Given material:
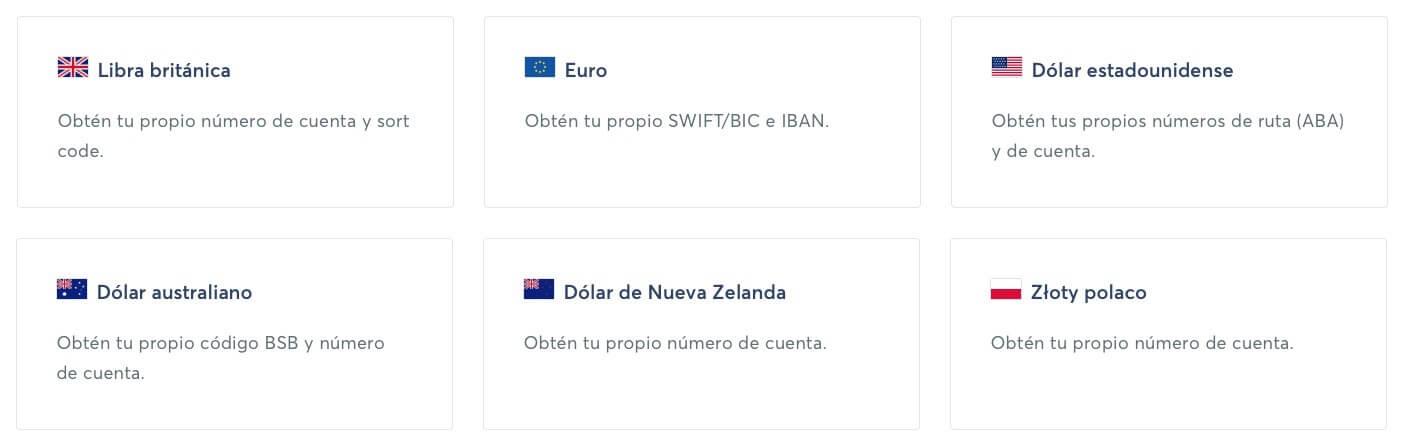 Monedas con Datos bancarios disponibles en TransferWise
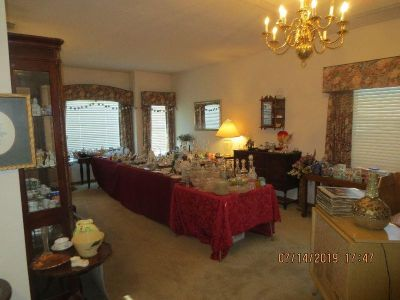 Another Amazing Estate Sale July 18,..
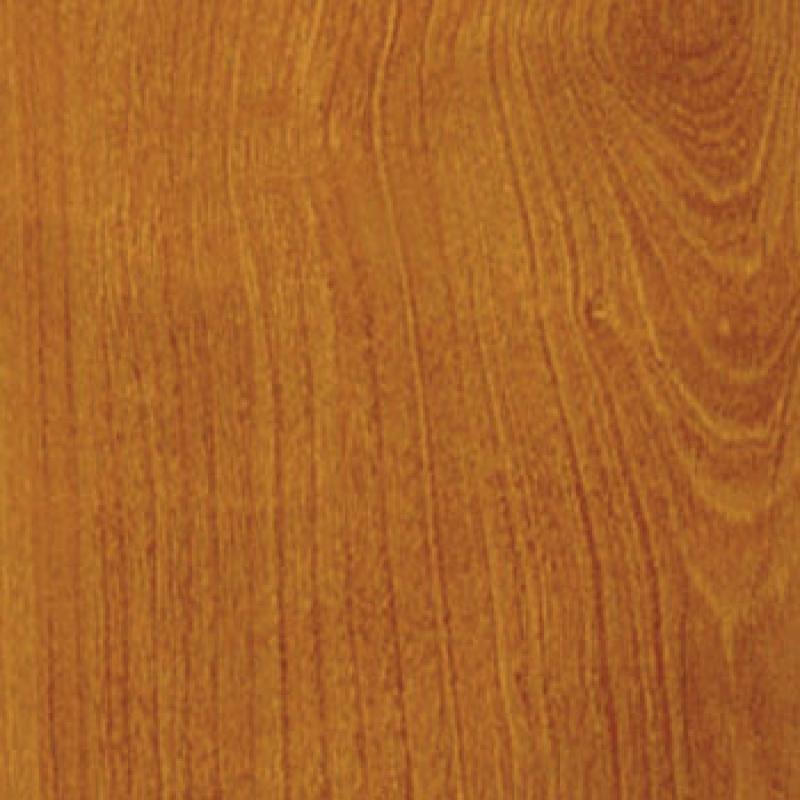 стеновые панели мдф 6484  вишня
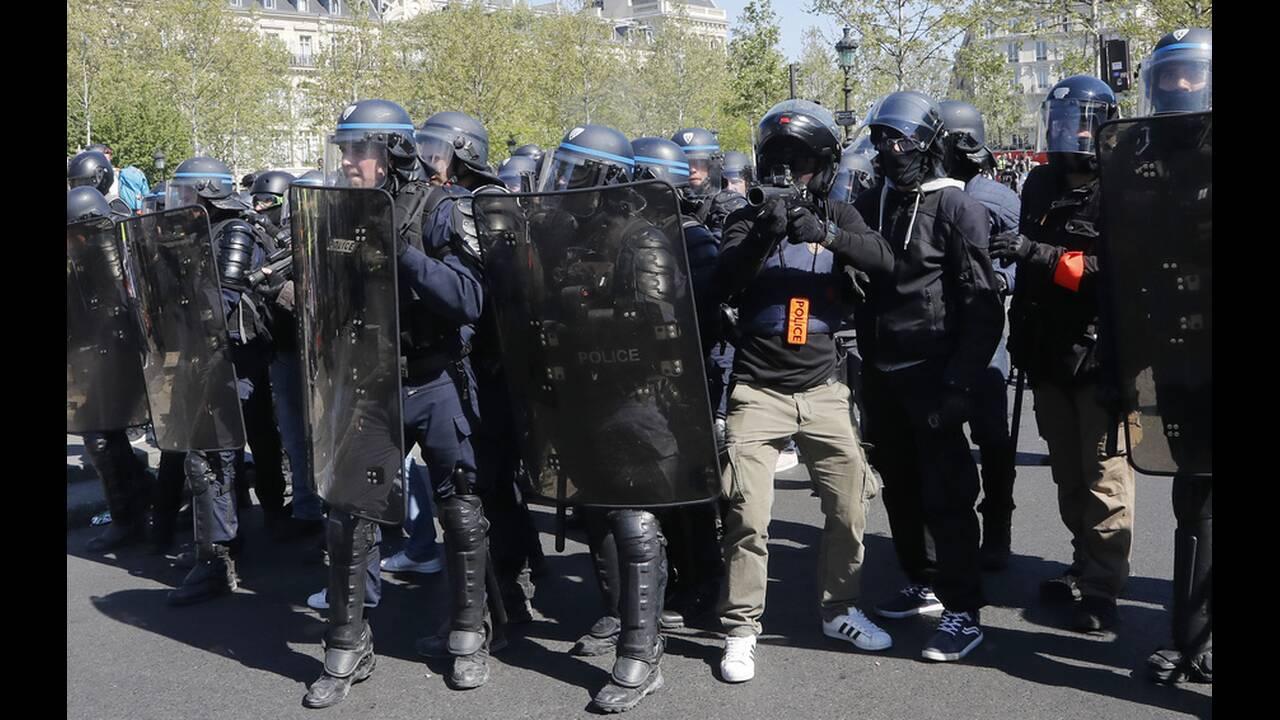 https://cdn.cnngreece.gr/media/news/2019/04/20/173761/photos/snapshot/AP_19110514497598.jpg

Work required: Omit the pictures and output all of the other material exactly.

Result:
 Monedas con Datos bancarios disponibles en TransferWise
 Another Amazing Estate Sale July 18,..
 стеновые панели мдф 6484  вишня
 https://cdn.cnngreece.gr/media/news/2019/04/20/173761/photos/snapshot/AP_19110514497598.jpg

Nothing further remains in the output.